I’m not following what you are getting at here. In the serial number example, it was just an additional data element added to table A in this system (and in another system as well as some intermediate interface tables). Of all the places where data is selected from table A, I would go to a small subset of them and add the new field into the select and into the UI.
Not sure what the IsCurrent=1 is getting at (sounds like you are saying some rows are active and some aren’t, but wouldn’t that condition exist prior to adding additional data elements?). I understand you are specifying a conditional relationship, but I don’t see how that is reducing work from an Oracle env. Is it because you specify that rule within your schema instead of within an application framework?
Yes, it’s because I specify that rule within the schema (in one place) rather than within a reporting (external application) framework where it may require editing in many places.
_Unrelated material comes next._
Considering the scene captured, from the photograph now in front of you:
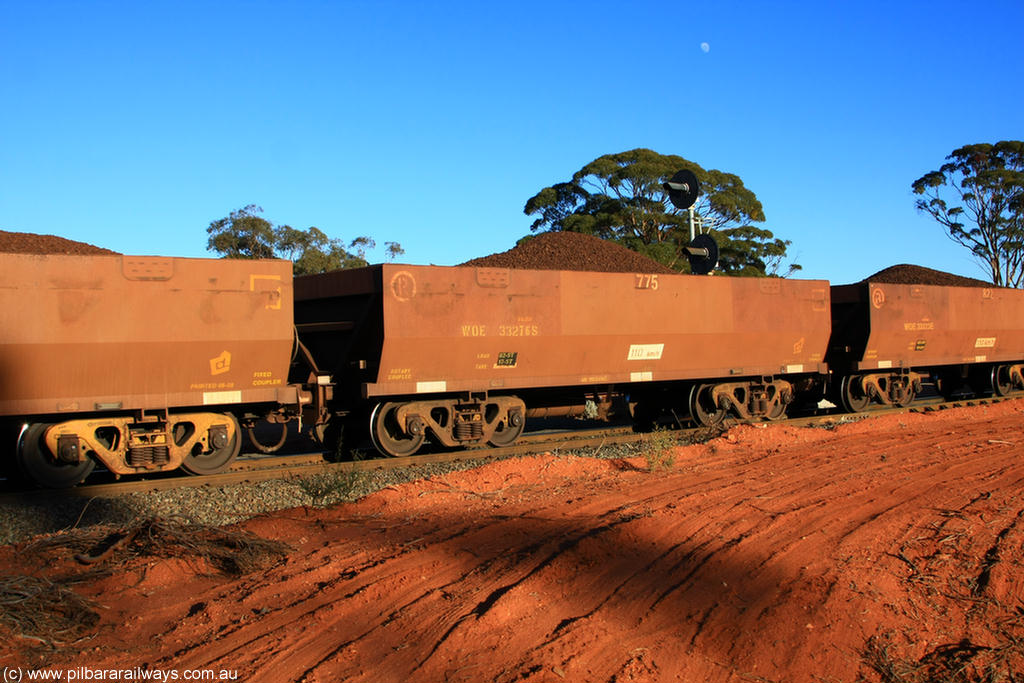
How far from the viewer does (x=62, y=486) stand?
375 inches

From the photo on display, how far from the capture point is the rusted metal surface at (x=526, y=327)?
1112 cm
There actually is a home version of it - which is, interestingly, free. I have it on my work laptop, as a way of practicing, trying out SQL, etc. I could develop a PC-based app using it as a back-end. I haven’t investigated the legalities of marketing such a tool (of course for that to be an issue, I’d have to have a marketable concept!). There are certainly some restrictions.
The commercial version is very, very widely used (my last 3-4 clients have all been Oracle-based for example).
Yeah, I wish they’d make the freebie version available for MacOS X. I can install MySQL and PostGres but if I want Oracle I either have to pay for it or stick it on a PC instead.